STATED EXERCISE: Find each line of the listing below that contains the string "cell", matched with case counting, and copy those lines in full.

INPUT RECORDS:

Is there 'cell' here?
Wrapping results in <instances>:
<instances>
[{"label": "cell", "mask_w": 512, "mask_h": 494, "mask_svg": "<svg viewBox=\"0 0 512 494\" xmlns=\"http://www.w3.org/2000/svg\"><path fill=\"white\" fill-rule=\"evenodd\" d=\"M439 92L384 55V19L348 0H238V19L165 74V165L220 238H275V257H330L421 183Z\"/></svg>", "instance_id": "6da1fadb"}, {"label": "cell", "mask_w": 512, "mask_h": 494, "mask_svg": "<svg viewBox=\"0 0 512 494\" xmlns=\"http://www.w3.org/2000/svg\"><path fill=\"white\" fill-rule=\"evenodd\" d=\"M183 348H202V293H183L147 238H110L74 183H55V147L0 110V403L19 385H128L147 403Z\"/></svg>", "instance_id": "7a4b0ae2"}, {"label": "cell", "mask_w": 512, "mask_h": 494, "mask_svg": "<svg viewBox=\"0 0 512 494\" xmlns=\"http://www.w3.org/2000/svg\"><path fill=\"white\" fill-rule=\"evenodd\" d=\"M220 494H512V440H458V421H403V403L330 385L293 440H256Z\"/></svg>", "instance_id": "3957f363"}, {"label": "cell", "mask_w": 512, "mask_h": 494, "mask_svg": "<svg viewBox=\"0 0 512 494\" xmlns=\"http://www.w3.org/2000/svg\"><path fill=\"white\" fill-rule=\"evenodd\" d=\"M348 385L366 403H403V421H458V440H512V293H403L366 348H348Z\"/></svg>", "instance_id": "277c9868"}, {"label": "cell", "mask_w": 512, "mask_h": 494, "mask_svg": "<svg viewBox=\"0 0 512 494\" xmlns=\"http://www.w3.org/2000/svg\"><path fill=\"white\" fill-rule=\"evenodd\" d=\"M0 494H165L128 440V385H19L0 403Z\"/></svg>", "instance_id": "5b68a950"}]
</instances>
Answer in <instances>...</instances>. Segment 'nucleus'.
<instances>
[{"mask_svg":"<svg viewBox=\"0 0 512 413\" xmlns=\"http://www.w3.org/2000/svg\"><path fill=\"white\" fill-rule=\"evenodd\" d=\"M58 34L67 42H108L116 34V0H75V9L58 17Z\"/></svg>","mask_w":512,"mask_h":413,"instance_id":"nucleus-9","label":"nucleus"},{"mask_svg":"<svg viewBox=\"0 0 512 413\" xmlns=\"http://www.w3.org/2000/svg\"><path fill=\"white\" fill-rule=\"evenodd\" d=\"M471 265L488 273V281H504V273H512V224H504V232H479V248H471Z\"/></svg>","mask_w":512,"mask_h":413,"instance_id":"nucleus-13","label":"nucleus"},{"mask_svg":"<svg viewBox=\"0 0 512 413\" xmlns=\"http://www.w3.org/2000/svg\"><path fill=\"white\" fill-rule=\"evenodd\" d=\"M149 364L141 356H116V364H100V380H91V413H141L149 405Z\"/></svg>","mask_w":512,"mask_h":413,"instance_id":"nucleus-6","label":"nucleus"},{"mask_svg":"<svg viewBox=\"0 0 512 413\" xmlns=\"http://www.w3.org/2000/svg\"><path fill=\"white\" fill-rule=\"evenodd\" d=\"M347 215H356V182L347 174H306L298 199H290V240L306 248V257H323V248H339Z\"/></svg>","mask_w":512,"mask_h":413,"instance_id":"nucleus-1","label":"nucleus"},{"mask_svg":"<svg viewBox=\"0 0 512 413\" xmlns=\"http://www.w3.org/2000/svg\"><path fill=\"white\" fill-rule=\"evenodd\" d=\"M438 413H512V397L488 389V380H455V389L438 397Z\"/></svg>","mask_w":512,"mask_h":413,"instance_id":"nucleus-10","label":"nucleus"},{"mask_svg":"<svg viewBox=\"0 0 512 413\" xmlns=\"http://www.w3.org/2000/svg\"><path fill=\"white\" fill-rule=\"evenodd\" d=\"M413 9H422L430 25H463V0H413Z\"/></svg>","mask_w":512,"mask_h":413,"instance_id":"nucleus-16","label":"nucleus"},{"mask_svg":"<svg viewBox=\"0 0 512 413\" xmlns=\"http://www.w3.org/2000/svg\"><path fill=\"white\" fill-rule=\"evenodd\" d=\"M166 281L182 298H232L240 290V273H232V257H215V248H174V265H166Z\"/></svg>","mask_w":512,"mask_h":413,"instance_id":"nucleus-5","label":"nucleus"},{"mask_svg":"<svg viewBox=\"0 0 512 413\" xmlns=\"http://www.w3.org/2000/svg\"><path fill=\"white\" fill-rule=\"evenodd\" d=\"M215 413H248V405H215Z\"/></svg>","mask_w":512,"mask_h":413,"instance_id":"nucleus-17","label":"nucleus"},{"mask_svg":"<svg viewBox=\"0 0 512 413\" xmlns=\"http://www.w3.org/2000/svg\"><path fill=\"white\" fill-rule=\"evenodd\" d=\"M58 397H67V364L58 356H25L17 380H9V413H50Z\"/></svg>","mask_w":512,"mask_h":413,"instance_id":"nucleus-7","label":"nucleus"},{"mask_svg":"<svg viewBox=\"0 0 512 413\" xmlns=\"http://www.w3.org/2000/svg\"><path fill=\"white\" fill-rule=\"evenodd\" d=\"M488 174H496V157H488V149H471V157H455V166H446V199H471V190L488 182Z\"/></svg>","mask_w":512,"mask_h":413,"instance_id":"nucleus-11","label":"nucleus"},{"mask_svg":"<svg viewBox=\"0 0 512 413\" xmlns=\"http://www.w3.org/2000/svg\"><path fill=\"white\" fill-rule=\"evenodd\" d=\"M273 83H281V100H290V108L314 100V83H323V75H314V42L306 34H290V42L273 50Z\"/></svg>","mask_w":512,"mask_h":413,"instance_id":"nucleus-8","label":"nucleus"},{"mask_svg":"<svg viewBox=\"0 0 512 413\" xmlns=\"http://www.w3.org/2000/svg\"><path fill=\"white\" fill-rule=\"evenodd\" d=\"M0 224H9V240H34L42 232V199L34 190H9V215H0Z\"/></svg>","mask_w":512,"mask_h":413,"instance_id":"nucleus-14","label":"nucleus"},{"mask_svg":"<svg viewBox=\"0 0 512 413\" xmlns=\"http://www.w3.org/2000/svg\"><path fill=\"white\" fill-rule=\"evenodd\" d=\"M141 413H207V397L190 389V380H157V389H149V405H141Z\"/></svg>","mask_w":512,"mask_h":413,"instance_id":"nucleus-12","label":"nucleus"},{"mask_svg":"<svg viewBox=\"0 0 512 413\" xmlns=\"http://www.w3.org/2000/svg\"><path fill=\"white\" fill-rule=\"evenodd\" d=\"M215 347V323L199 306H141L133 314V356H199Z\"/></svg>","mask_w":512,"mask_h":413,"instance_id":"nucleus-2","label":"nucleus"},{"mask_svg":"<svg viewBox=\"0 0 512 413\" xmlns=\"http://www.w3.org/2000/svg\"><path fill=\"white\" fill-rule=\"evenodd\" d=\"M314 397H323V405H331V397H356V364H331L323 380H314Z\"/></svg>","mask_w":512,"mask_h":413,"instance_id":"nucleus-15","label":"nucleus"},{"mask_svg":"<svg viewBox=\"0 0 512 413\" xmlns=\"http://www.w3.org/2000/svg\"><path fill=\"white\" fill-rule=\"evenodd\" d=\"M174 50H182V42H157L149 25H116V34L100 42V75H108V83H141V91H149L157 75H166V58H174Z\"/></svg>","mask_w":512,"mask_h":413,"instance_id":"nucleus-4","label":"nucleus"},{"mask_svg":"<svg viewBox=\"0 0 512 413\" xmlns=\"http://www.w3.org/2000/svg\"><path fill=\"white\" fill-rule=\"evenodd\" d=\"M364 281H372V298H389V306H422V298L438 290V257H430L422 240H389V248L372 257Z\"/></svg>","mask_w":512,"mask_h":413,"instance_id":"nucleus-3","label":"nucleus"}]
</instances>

EXERCISE ANSWER:
Is there 'cell' here?
[{"label": "cell", "mask_w": 512, "mask_h": 494, "mask_svg": "<svg viewBox=\"0 0 512 494\" xmlns=\"http://www.w3.org/2000/svg\"><path fill=\"white\" fill-rule=\"evenodd\" d=\"M439 92L384 55V19L348 0H238V19L165 74V165L220 238H275V257H330L421 183Z\"/></svg>", "instance_id": "6da1fadb"}, {"label": "cell", "mask_w": 512, "mask_h": 494, "mask_svg": "<svg viewBox=\"0 0 512 494\" xmlns=\"http://www.w3.org/2000/svg\"><path fill=\"white\" fill-rule=\"evenodd\" d=\"M183 348H202V293H183L147 238H110L74 183H55V147L0 110V403L19 385H128L147 403Z\"/></svg>", "instance_id": "7a4b0ae2"}, {"label": "cell", "mask_w": 512, "mask_h": 494, "mask_svg": "<svg viewBox=\"0 0 512 494\" xmlns=\"http://www.w3.org/2000/svg\"><path fill=\"white\" fill-rule=\"evenodd\" d=\"M220 494H512V440H458V421H403V403L330 385L293 440H256Z\"/></svg>", "instance_id": "3957f363"}, {"label": "cell", "mask_w": 512, "mask_h": 494, "mask_svg": "<svg viewBox=\"0 0 512 494\" xmlns=\"http://www.w3.org/2000/svg\"><path fill=\"white\" fill-rule=\"evenodd\" d=\"M348 385L366 403H403V421H458V440H512V293H403L366 348H348Z\"/></svg>", "instance_id": "277c9868"}, {"label": "cell", "mask_w": 512, "mask_h": 494, "mask_svg": "<svg viewBox=\"0 0 512 494\" xmlns=\"http://www.w3.org/2000/svg\"><path fill=\"white\" fill-rule=\"evenodd\" d=\"M0 494H165L128 440V385H19L0 403Z\"/></svg>", "instance_id": "5b68a950"}]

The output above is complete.